[Opening Data extracts section]

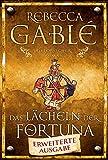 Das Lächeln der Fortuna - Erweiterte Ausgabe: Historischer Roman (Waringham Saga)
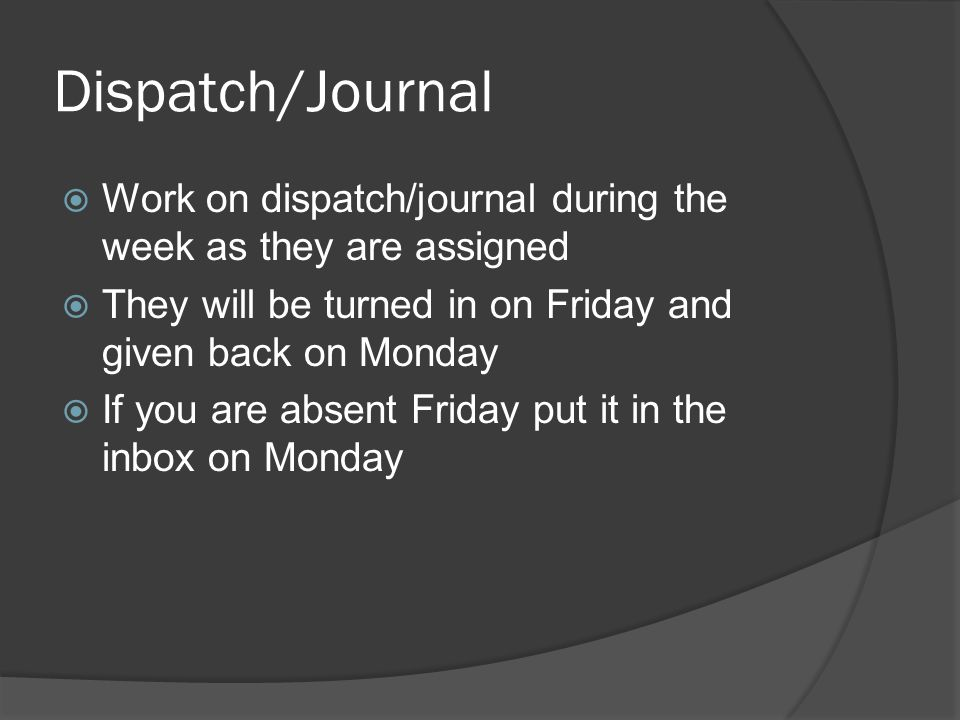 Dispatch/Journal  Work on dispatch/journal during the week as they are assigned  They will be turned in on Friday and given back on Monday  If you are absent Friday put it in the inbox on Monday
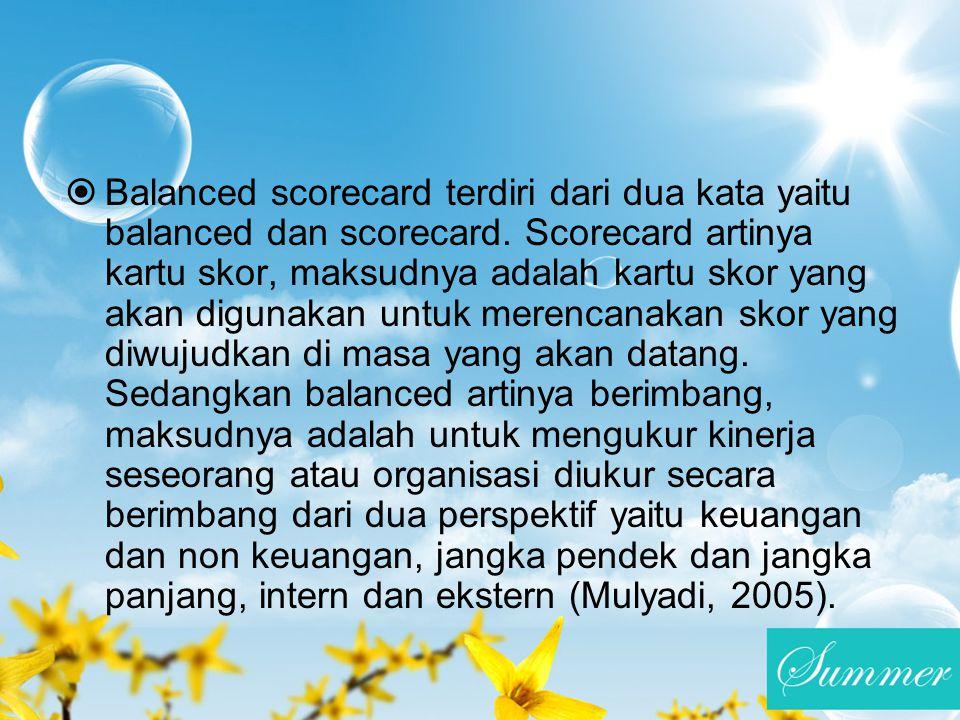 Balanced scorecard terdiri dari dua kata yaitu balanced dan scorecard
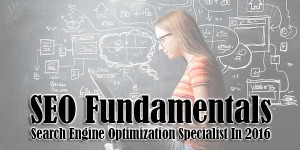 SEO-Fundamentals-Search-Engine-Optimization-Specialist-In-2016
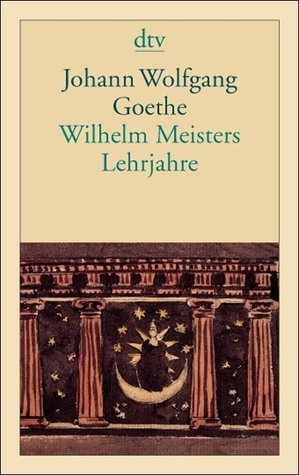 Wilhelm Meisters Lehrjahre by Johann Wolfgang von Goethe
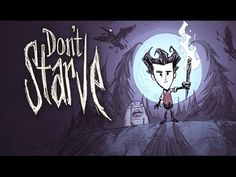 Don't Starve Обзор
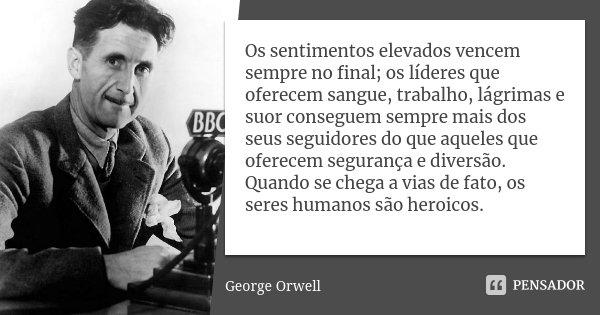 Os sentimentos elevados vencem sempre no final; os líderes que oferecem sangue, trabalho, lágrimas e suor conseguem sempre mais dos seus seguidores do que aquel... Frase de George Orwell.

[Closing Data extracts section]

What you return must match the entries above exactly, apart from the pictures, which are left out.

 Das Lächeln der Fortuna - Erweiterte Ausgabe: Historischer Roman (Waringham Saga)
 Dispatch/Journal  Work on dispatch/journal during the week as they are assigned  They will be turned in on Friday and given back on Monday  If you are absent Friday put it in the inbox on Monday
 Balanced scorecard terdiri dari dua kata yaitu balanced dan scorecard
 SEO-Fundamentals-Search-Engine-Optimization-Specialist-In-2016
 Wilhelm Meisters Lehrjahre by Johann Wolfgang von Goethe
 Don't Starve Обзор
 Os sentimentos elevados vencem sempre no final; os líderes que oferecem sangue, trabalho, lágrimas e suor conseguem sempre mais dos seus seguidores do que aquel... Frase de George Orwell.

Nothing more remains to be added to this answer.